DOCUMENT SECTION:
· · · · · · ·

WEISER--In the foothills northwest of Weiser, its an annual rite of spring, branding season.
"I'm Br.uce Winegar, we raise cattle under Bruce Winegar Cattle and Hay. And we've been doing it forever," said Winegar.
Today, Winegar crew is branding 65 first-calf heifers, all gathered in this corral, The Winegar are joined by their team roping neighbors, and it's not only hard work but work they all enjoy. In the time of COVID-19, while the season looks the same there’s trouble in the cattle market:
"I do follow the market. I have a neighbor that follows it a lot, he buys, sells, and trades and tells me all the bad news that's going on. We still have the cattle. We have the same cattle we've had for the last 40 years in the areas and they will be for sale this fall. But the way the market is reacting it's not very favorable for us," said Winegar.
As the beef supply crunch hits grocery stores, prices are going up for burgers and steaks and purchase limits are in effect with a much smaller selection: and while there are shortages at the market, there’s plenty of beef in production.

· · · · · · ·

DATA UNDER STUDY:
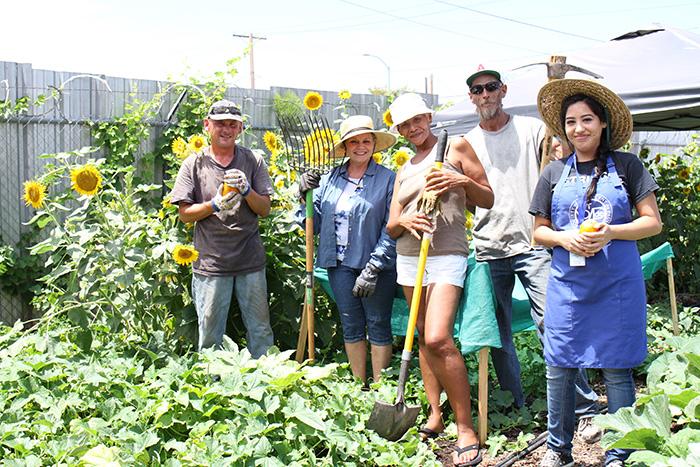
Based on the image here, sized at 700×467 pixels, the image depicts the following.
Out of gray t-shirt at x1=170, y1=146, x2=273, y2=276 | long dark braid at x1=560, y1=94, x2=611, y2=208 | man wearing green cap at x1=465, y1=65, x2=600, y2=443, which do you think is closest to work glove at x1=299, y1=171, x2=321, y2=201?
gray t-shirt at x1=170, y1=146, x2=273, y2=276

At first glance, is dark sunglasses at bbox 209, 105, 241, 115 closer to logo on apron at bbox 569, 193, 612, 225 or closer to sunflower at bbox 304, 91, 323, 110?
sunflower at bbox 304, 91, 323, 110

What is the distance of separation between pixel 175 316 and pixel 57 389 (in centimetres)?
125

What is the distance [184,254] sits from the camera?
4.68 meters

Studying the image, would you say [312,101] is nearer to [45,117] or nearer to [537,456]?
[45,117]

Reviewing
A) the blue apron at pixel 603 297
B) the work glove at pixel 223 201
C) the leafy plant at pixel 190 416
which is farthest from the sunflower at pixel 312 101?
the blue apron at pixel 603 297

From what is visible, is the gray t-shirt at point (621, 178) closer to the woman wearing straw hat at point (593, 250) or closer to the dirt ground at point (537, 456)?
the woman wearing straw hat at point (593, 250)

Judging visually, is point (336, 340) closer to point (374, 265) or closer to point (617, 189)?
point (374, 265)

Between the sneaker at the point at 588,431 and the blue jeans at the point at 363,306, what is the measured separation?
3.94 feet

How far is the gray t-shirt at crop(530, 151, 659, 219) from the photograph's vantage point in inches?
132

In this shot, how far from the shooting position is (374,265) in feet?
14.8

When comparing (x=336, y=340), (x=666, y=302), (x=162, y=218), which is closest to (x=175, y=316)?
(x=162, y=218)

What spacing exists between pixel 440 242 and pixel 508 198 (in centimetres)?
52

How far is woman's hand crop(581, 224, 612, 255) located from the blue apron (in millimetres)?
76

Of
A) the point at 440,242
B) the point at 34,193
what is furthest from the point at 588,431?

· · · · · · ·

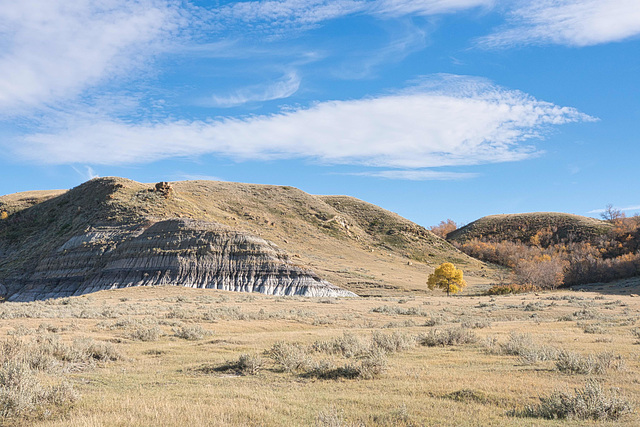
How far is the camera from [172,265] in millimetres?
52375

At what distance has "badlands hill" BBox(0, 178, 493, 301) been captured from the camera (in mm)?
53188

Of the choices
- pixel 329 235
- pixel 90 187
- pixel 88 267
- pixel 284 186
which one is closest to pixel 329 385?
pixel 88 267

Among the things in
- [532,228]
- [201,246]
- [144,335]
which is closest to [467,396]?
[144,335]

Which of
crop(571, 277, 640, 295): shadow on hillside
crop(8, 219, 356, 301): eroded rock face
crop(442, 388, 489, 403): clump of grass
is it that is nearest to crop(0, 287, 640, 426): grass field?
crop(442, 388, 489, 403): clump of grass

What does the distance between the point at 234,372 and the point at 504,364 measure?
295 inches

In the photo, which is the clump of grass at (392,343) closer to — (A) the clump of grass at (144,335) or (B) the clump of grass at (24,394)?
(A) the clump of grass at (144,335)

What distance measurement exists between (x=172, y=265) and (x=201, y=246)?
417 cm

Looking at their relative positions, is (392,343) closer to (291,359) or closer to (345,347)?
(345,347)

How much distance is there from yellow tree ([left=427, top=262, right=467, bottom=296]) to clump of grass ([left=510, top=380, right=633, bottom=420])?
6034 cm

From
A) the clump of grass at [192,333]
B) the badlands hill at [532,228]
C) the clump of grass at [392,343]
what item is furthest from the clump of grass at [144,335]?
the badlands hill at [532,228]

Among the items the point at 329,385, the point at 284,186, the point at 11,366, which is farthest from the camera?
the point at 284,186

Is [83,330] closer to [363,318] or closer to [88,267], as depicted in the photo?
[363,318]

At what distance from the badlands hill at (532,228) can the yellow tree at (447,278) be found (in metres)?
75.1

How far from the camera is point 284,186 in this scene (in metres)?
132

· · · · · · ·

REQUIRED ACTIONS:
[1] Answer these questions using the branding-season article:
(a) How many first-calf heifers is the Winegar crew branding?
(b) For how many years has Winegar had the same cattle?
(c) What is happening to prices for burgers and steaks?
[2] In the branding-season article, retype the part that opens with the words containing "As the beef" and closes with "beef in production.".
[3] Continue the branding-season article from where it stops.

EXPECTED OUTPUTS:
[1]
(a) 65
(b) The last 40 years
(c) They are going up.

[2]
As the beef supply crunch hits grocery stores, prices are going up for burgers and steaks and purchase limits are in effect with a much smaller selection: and while there are shortages at the market, there’s plenty of beef in production.

[3]
"I do know that there is plenty of beef and the slaughterhouses in this country are going crazy butchering, even the private butchers can't keep up they're running two and three shifts to keep up because people are worried about hamburger, and you can go to the store and buy hamburger whenever you want, so I don't understand. Its kind of a false thing telling people there's a shortage," added Winegar.
As meatpacking plants snuggle to keep up, ranchers hope beef prices recover in the fall. And their message to the nation: they’re producing more than enough beef to feed America.